* [SHORT EXERCISE 1]
Output the week numbering text exactly, everything from "Quick ISO rule" down to "the previous year.".
**********
Two Week Numbering Systems
ISO 8601 Week Numbering (International Standard)
Used in most of Europe, business and financial contexts worldwide:
- Weeks run Monday to Sunday
- Week 1 is the week containing the year's first Thursday
- This means Week 1 always contains January 4th
- The year has either 52 or 53 ISO weeks
- January 1 can fall in Week 52 or 53 of the previous year
US/North American Week Numbering
Common in North America and some other regions:
- Weeks run Sunday to Saturday
- Week 1 starts on January 1, regardless of the day of the week
- The first partial week of the year counts as Week 1
- The last week of the year may be partial
How to Calculate the ISO Week Number
The exact formula for ISO week number (W) for a given date:
- Find the day of the year (1–366)
- Find what day of the week January 1 falls on
- Week = floor((Day of year + Start of week offset − 1) ÷ 7) + 1
The full ISO formula is complex. The practical approach: use a week number calculator, or find the Thursday of the week containing your date — that Thursday's year and week number are the ISO year/week for your date.
Quick ISO rule for Week 1:
The week containing the first Thursday of January is always Week 1. Count forward from there. If January 1 is a Friday, Saturday, or Sunday, it falls in Week 52 or 53 of the previous year.
**********
* [SHORT EXERCISE 2]
Find every line of the records that contains the string "separates" and copy each one.
**********
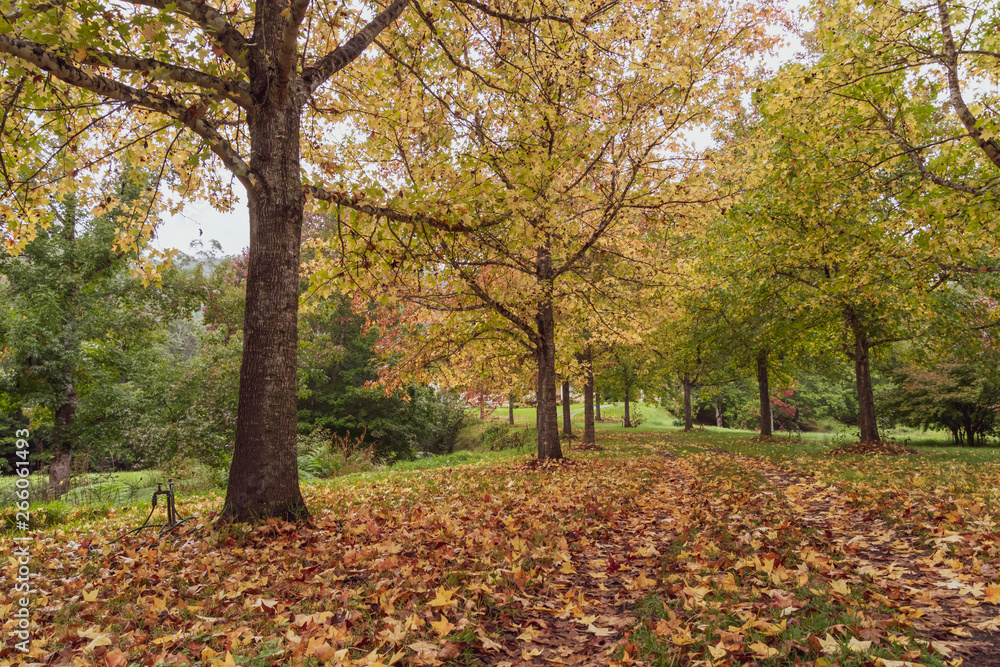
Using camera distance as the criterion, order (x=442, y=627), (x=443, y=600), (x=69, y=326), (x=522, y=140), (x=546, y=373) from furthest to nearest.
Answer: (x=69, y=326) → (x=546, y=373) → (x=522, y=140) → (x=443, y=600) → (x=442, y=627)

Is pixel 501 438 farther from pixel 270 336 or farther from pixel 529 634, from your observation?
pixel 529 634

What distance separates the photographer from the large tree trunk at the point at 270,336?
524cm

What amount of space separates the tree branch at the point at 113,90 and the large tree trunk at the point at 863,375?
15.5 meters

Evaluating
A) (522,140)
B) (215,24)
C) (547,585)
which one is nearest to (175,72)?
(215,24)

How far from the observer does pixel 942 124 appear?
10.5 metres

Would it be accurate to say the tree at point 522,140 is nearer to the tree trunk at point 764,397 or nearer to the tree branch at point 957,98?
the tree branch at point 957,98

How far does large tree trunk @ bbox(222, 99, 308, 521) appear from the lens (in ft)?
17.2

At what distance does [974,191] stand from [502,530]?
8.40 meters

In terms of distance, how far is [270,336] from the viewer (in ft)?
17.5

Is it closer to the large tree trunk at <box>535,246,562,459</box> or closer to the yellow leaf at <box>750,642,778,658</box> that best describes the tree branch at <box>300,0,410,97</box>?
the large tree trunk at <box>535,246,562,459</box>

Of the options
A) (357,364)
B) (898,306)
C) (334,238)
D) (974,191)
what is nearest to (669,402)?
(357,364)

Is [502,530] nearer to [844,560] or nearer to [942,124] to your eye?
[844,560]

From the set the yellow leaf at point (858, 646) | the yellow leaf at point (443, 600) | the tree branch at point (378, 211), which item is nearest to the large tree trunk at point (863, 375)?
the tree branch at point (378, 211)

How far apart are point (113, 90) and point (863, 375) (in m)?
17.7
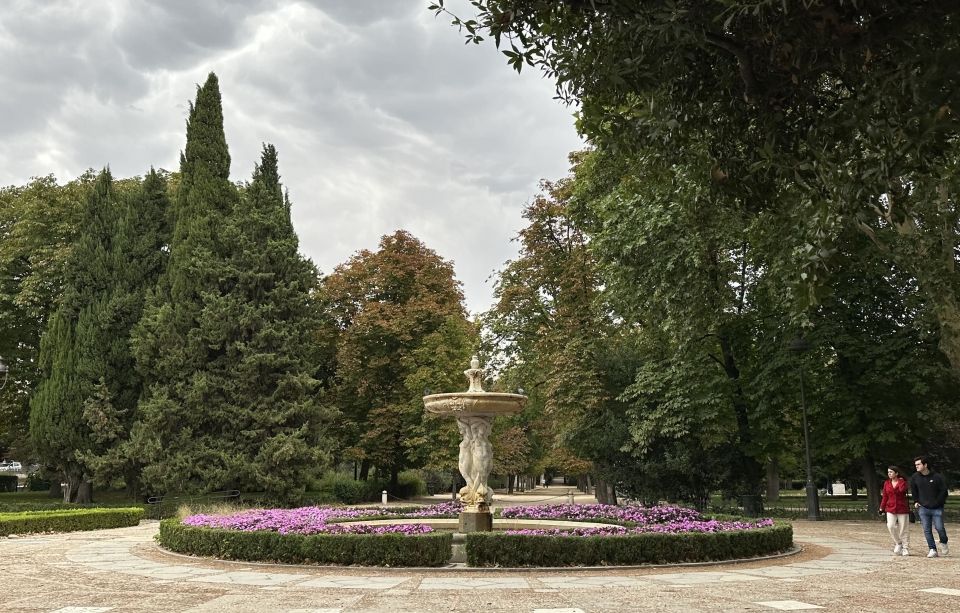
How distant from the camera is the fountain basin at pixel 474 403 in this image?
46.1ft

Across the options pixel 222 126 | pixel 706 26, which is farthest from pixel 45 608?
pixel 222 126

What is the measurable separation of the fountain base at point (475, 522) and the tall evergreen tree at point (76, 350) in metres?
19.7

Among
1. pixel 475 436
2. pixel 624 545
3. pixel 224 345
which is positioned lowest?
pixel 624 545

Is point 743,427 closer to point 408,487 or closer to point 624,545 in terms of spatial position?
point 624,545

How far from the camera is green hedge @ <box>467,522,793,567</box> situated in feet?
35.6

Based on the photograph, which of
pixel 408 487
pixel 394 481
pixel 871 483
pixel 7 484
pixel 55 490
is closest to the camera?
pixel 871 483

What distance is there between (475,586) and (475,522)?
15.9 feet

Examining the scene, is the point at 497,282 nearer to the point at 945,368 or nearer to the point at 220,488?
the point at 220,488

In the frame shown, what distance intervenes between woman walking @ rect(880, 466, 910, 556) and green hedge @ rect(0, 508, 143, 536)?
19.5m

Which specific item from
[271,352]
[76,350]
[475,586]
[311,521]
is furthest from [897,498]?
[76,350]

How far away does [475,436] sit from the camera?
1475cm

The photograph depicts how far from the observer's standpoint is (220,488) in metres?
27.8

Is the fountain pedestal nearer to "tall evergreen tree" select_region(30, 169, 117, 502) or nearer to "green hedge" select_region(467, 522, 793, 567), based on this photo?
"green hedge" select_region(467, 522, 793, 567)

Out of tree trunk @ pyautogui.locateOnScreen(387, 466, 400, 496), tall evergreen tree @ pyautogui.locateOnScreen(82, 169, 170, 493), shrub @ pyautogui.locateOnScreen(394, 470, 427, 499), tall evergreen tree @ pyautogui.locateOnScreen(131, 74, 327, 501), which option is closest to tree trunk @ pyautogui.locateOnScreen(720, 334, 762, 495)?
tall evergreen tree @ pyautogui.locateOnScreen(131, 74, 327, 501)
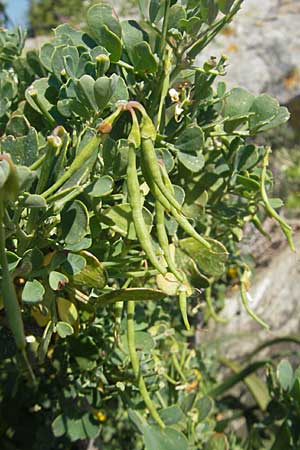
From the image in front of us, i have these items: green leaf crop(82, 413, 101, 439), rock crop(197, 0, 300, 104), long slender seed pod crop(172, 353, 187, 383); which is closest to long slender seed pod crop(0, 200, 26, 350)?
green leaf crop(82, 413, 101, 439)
**********
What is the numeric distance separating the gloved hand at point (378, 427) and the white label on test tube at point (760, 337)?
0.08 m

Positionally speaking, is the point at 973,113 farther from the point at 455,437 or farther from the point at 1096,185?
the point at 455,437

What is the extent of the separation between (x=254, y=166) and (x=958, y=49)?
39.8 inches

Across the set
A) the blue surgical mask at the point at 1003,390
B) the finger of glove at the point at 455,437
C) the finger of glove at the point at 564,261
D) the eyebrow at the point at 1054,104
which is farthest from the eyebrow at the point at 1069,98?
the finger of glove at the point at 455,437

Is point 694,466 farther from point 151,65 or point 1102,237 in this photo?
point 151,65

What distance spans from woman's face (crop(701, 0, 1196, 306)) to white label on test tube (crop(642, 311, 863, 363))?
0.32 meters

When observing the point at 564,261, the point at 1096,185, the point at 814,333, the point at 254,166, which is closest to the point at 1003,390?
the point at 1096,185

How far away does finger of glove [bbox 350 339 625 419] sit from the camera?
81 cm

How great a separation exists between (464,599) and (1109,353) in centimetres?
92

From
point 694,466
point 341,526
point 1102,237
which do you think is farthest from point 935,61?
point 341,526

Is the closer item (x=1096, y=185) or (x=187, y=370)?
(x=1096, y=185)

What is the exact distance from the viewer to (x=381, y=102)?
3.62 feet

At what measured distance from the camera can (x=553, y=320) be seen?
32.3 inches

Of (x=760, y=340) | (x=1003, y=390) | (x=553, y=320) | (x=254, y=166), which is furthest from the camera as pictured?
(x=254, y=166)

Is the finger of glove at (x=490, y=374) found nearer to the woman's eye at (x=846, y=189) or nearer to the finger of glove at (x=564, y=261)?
**********
* [TASK SOLUTION 1]
Quick ISO rule for Week 1:
The week containing the first Thursday of January is always Week 1. Count forward from there. If January 1 is a Friday, Saturday, or Sunday, it falls in Week 52 or 53 of the previous year.

* [TASK SOLUTION 2]
What distance separates the photographer from the large tree trunk at the point at 270,336?
What amount of space separates the tree branch at the point at 113,90 and the large tree trunk at the point at 863,375?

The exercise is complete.